My final year project explores the journeys, stories and experiences of women seeking refuge in the UK, where it is manifested through a Women Asylum Seekers' Archive and a Refugee Support Centre. The two buildings sit within the heart of Oxford Road, with links to the universities and Pankhurst Centre, to create spaces where women asylum seekers can be empowered, have their stories told and heard, celebrate the wait, receive the support they need to start anew and raise awareness about the refugee crisis and how it impacts women.
Sustainability was a key creative driver in this project which is an aspect of architecture I am interested in. The spaces and technical details have been carefully designed to minimise the overall carbon footprint of the building, with attention to systems which can reduce the building’s external energy demand as well as materiality and construction methods which minimise the environmental impact of the building.

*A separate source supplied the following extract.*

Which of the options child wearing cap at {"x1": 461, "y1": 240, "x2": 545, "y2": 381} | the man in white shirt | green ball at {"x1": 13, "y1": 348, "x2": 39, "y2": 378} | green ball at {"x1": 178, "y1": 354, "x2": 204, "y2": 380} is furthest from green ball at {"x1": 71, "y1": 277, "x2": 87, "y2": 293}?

At its core, the project aims not only to serve the needs of women asylum seekers and refugees, but has been designed to ensure that the everyday urban experiences as a women are not limited by the patriarchal social norms that have been built into our cities. These include an abundance of waiting spaces that can be used by the women, as well as technical details such as the glulam structure and perforated cor-ten sheets, which protect the intimate spaces within the buildings without obscuring the views overlooking the neighboring streets - allowing the users to see, without necessarily being seen; creating and protecting the private and intimate spaces within the public urban realm.